Olympic Mountain Hiking




My introduction to the Olympic Mountains came in 1966 after years of reading about them.   I went with an old college friend, Parker Holden, for some climbing in the Sawtooth ridge region.   Parker and I ended up climbing the Fin via a route that was a mixture of the easy one and the West Face.   The final pitch was exposed Class 4, but on good rock.   The summit, although not high, provided views into the interior, including Olympus.  We rappelled down the back side for an easy descent.   But I was hooked.    In 1970 I decided to do a solo backpack to Hayden Pass with a climb of Sentinel Peak, shown in the above photo.   The pass is the right hand ridge low point, reached via a trail from Dose Meadows below.   I also visited Lost Pass, the site of the photo above.   I was blown away by the beauty of it all.   And I happened to hit it perfectly, just as the snows were melting from the meadows at the very end of June, resulting in nearly solid fields of avalanche lilies.   It was the same in Hayden Pass.     I didn't take a camera on that trip to save weight (dumb mistake!) and the photo above is one that Ron took years later.     I returned to Lost Pass in 1977, but that trip was in July and past the lily peak.

72.

For several years I continued to do long solo trips over the 4th of July.   It happened to coincide well with other family activities.   Perhaps the best of those trips was in 1972 when I did the Duckabush.   The trailhead begins virtually at sea level on Hood Canal and ends in the high country, in LaCross Basin.  The view above shows O'Neil Pass above Marmot Lake.   There was, at that time, a shelter at Marmot Lake, but it was nearly snowbound in early July.



This view shows the upper extent of LaCross Basin with the lake completely covered on the 1972 Duckabush trip.  Mt. Anderson can be seen peeking above the ridge.     The most intense part of this trip was the loneliness.     I was out for nearly an entire week and didn't see another person.   I heard elk in the brush and saw bear and deer, but no people.   (I've not done that since, but Ron and Tom pulled it off in 2007 in the Bailey Range.)

  74

Soon I began to take the boys into the Olympics.   One of the earlier trips was a one day junket to the summit of Mt.

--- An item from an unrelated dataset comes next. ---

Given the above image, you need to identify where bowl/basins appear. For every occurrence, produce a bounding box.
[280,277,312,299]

Ellinore, shown above.   This was before there was a trail.  We took the snow chute, which presented no problems, although I did rope them up so we could do an ice-ax belay if needed.   This hike was probably in 1974.   I had done a 1972 solo trek to the peak with a camp on the summit.



We have climbed the peak several times since then.   The photo above shows Ron on the summit at the end May of 2003 after he and I did the peak.    He has also climbed the peak often with his family.

1975.

On LaCross Pass between the West Fork of the Dosewallups and the Duckabush, on our way to a return to LaCross Basin.    This is perhaps the best trip that the boys and I have ever done.   It was long and intense, covering 45 miles with 8 or 10 thousand feet of elevation gain in 5 days, with about half of the trip in heavy rain.     From LaCross Basin we crossed O'Neil Pass into the Quinault, and then took Anderson Pass back to the West Fork.    The boys were 11 and 13 at that time.

Just the other day I read a motto of sorts stating that "There is no adventure without adversity."    Perhaps that writer was right.



The lush green was certainly a contrast to the first time I saw this meadow, then all in white.  

75.

A highlight of our 1975 trip was meeting Bob Wood at Marmot Lake.   Bob, shown above, was a noted author and history authority on the Olympic Mountains.    His books formed the background for all of our planning.



This is a view, taken many years later, of the Blue Glacier on Mt. Olympus.    Ron and I walked in to visit it with Bruce Johnson, Shon's cousin.